▶ **WHAT TO PRODUCE**: Repeat each of the rows below word for word, leaving out the pictures.

(Spatial reasoning rows)
--- begin ---

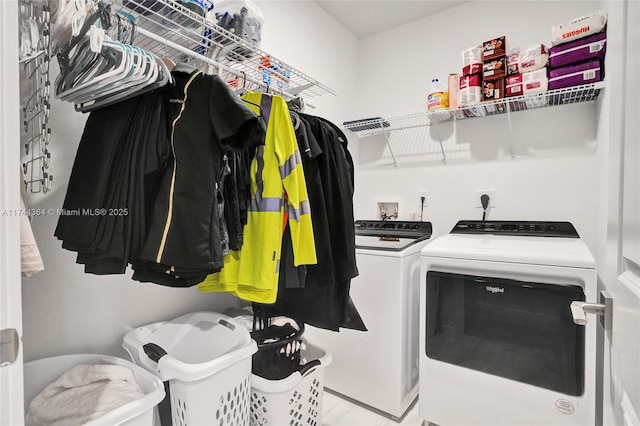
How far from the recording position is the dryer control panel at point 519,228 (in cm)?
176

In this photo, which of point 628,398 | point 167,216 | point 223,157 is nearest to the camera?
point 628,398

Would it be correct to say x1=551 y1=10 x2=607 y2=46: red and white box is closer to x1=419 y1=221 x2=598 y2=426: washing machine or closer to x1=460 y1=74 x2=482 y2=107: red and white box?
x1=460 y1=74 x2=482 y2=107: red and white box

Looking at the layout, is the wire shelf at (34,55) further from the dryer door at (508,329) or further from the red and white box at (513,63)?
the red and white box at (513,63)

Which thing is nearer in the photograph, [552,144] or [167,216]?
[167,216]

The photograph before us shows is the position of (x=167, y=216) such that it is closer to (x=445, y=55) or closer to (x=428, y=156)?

--- end ---

▶ **EXERCISE ANSWER**:
How far from the recording position is the dryer control panel at point 519,228 (in cm)?
176

In this photo, which of point 628,398 | point 167,216 | point 223,157 is nearest to the camera?
point 628,398

Would it be correct to say x1=551 y1=10 x2=607 y2=46: red and white box is closer to x1=419 y1=221 x2=598 y2=426: washing machine or closer to x1=460 y1=74 x2=482 y2=107: red and white box?
x1=460 y1=74 x2=482 y2=107: red and white box

Looking at the layout, is the wire shelf at (34,55) further from the dryer door at (508,329) or further from the red and white box at (513,63)?
the red and white box at (513,63)

Which thing is nearer in the photograph, [552,144] or [167,216]?
[167,216]

The photograph before us shows is the position of (x=167, y=216) such that it is closer to (x=445, y=55) or closer to (x=428, y=156)?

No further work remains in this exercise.